> _ИСХОДНЫЙ ТЕКСТ_
Его, побывавшего в плену, мандатная комиссия отклонила бы сразу.
Тем не менее Борис Павлович решился... и на собеседовании скрыл, что был в плену, рассказал ту же версию, что и в военкомате — мол, вышел из окружения и оказался в оккупации.
Остальные вступительные процедуры он прошел легко и хорошо.
Вот рассказ самого Бориса Павловича:
«7 февраля 1945 года я принял присягу при Симферопольском пехотном училище. Это записано в моем военном билете, частично восстановленном взамен потерянного в разведывательной роте после моего ранения.
Я продолжал все время дрожать, и ночами от каждого шороха просыпаться. И из-за спрятанного оружия тоже...
Когда я во время приездов оказывался дома, не в суете людской, а в тишине, мне становилось еще хуже — я готов был взорвать хату, все сжечь... Так тяжело мне было. И сделал бы это, честно. Меня какие-то мгновения удерживали.
Никто только не знает этого. Заставь меня, я мог бы... Я что угодно мог сделать. Ну не знаю... Значит, божья воля такая была, что ли, что я не сделал этого...
И вот я думаю, нужно это все, безвинная эта вина и этот рок, это проклятие судьбы... Может, оно пропадет? При отступлении от Севастополя наши ведь топили корабли, все уничтожали... Так может там и судебные дела трибунала пропали, может, погибли эти архивы?.. Так мне этого хотелось! И этим я себя успокаивал. Все думал: может мои напасти сгорели? Я в Симферополе был на хорошем счету... Начальство относилось ко мне благосклонно. Я же тебе рассказывал. Начальство... меня уважало.
Как мне было досадно, что со мной такое случилось! Я искал и не мог найти минуту, когда мог бы избежать такой участи.
И вдруг в мае или июне 1945 года, когда я уже год проучился в училище, ко мне приехала жена. Я вышел к ней на КПП, лихорадочно соображая о причинах ее приезда, потому что в письмах она мне ничего не писала.
— Ты живой? — спрашивает она.

> _ЗАДАНИЕ A_
Воспроизведите без изменений строки из записей, начиная со строки, где есть «Of [36,270], [512,440], [1081,452], [1062,834], what», и заканчивая строкой, где есть «Answer: point 36,270», включая обе эти строки.
Приведённые далее записи никак не связаны с рассказом Бориса Павловича.

> _ЗАПИСИ К ЗАДАНИЮ_
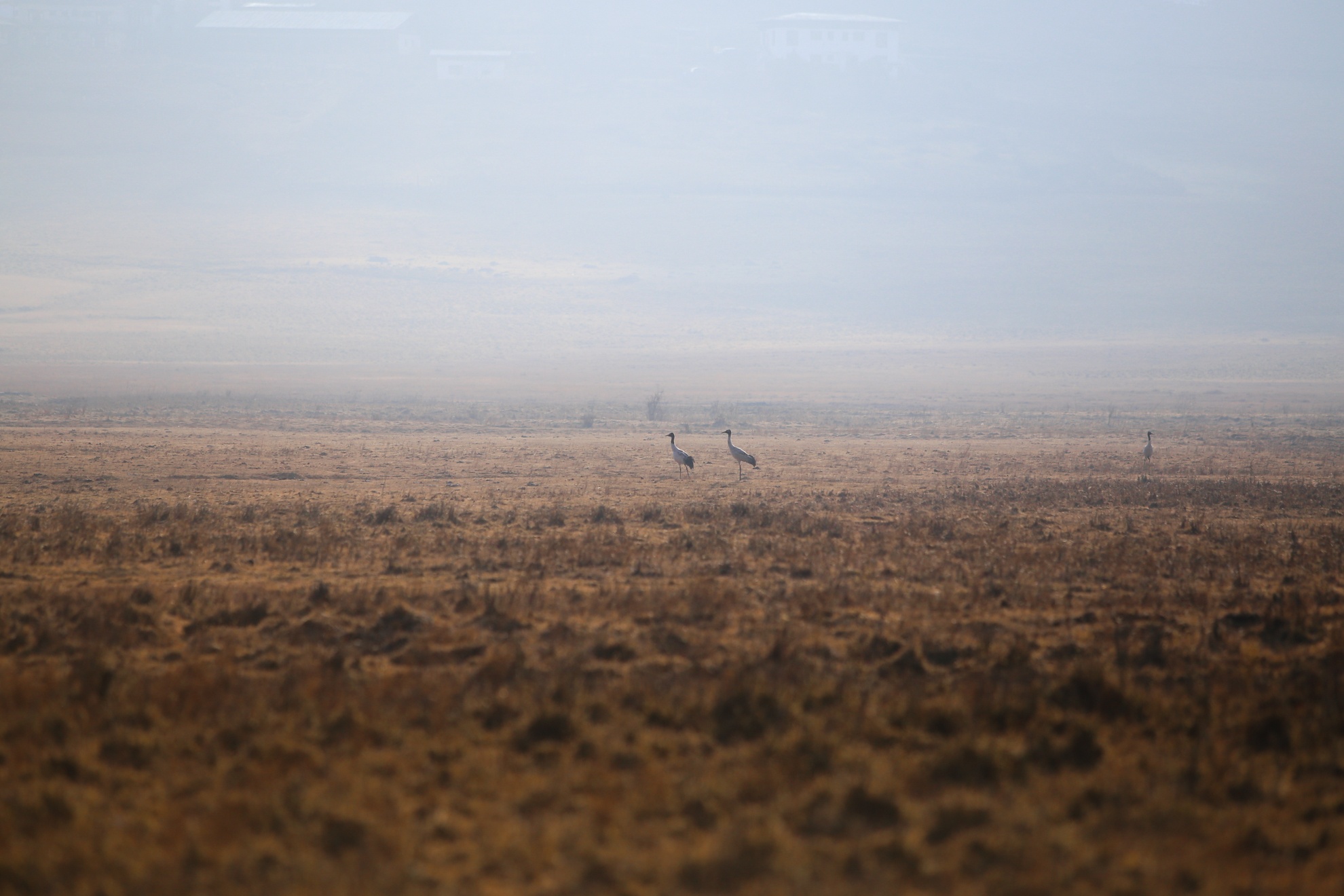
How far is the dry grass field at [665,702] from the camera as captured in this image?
19.3 ft

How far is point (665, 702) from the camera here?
26.8 ft

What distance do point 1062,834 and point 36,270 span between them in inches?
7485

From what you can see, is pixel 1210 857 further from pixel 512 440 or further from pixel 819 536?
pixel 512 440

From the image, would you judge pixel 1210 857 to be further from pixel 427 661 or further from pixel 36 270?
pixel 36 270

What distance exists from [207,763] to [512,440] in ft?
110

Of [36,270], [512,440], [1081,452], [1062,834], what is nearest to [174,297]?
[36,270]

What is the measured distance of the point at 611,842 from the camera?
600 cm

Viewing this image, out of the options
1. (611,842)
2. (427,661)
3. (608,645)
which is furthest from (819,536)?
(611,842)

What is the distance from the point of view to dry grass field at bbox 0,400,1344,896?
19.3 feet

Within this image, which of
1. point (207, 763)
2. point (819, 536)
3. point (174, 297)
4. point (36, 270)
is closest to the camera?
point (207, 763)

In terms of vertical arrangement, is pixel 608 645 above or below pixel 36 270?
below

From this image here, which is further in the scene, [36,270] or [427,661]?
[36,270]

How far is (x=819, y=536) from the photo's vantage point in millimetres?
16531

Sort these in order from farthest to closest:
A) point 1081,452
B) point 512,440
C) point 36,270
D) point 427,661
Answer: point 36,270 → point 512,440 → point 1081,452 → point 427,661
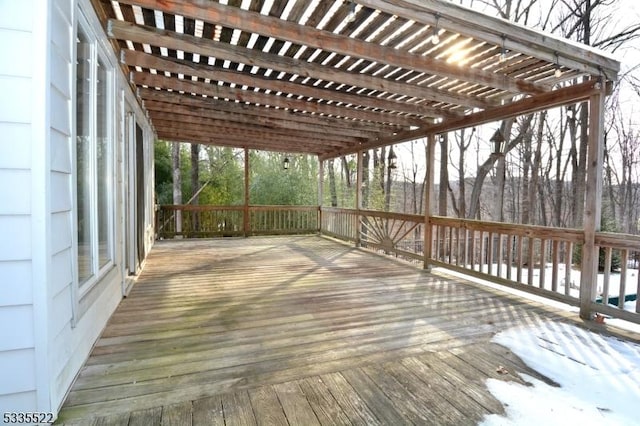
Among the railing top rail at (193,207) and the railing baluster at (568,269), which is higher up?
the railing top rail at (193,207)

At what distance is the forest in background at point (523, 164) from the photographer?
29.8 feet

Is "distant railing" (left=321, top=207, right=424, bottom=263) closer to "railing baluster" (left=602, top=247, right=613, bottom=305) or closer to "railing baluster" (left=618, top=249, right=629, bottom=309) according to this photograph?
"railing baluster" (left=602, top=247, right=613, bottom=305)

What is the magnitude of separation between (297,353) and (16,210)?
1.81 meters

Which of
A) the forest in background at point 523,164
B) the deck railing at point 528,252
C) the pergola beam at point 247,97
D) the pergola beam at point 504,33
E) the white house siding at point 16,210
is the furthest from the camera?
the forest in background at point 523,164

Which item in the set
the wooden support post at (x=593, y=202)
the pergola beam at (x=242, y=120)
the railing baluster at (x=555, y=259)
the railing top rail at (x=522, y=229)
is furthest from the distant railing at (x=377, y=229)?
the wooden support post at (x=593, y=202)

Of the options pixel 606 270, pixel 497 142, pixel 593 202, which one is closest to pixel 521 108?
pixel 497 142

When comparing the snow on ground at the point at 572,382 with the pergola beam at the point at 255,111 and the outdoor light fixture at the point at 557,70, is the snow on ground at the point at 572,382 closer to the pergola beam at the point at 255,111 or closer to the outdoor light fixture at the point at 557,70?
the outdoor light fixture at the point at 557,70

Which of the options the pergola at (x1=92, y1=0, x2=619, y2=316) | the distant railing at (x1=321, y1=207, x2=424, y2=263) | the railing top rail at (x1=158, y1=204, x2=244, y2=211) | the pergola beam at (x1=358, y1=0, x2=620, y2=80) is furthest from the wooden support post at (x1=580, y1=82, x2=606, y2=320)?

> _ЗАДАНИЕ B_
Продолжите рассказ Бориса Павловича, начав сразу после последней приведённой в нём фразы.

> _ОТВЕТ НА ЗАДАНИЕ A_
Of [36,270], [512,440], [1081,452], [1062,834], what is nearest to [174,297]?
[36,270]

What is the measured distance of the point at 611,842 from the camera?
600 cm

Viewing this image, out of the options
1. (611,842)
2. (427,661)
3. (608,645)
which is furthest from (819,536)?
(611,842)

What is the distance from the point of view to dry grass field at bbox 0,400,1344,896?
19.3 feet

Within this image, which of
1. point (207, 763)
2. point (819, 536)
3. point (174, 297)
4. point (36, 270)
is closest to the camera?
point (207, 763)

In terms of vertical arrangement, is pixel 608 645 above or below pixel 36 270?
below

From this image here, which is further in the scene, [36,270] or [427,661]?
[36,270]

How far is (x=819, y=536) from the photo's vantage point in millimetres?
16531

Sort these in order from farthest to closest:
A) point 1081,452
B) point 512,440
C) point 36,270
D) point 427,661
Answer: point 36,270 → point 512,440 → point 1081,452 → point 427,661

> _ОТВЕТ НА ЗАДАНИЕ B_
— Живой... Что случилось? — спрашиваю, а сам уже догадался...
Оказалось, что вчера к ней пришел председатель сельсовета и потребовал дать ему мой адрес, а также изъял у нее мои письма. При этом он показал пришедший на адрес сельсовета запрос о моем местонахождении. Вместо изъятого он оставил ей расписку, в которой было написано, почему возник запрос. В расписке были такие страшные слова: “...осужден к расстрелу без права обжалования за измену Родине; приговор немедленно привести в исполнение по месту обнаружения осужденного”... Представляешь?!
Значит, не пропали документы трибунала, — первым делом подумал я. Исчезли мои иллюзии... Будто обухом по голове меня ударили ее слова, весь рассказ. Но надо было делать беспечный вид — о, господи, чего мне это стоило!
— Это какая-то ошибка, — я усмехнулся и погладил ее по плечу.
А какая же ошибка? Какая ошибка...
Одно радовало, что война уже кончилась. Я дождался победы, торжества над моими поверженными обидчиками. Теперь... мне было легче встречать свою судьбу...
Ну, переночевала она у меня, утром уехала домой.
Что у меня творилось на душе!? Никто из живых не поймет...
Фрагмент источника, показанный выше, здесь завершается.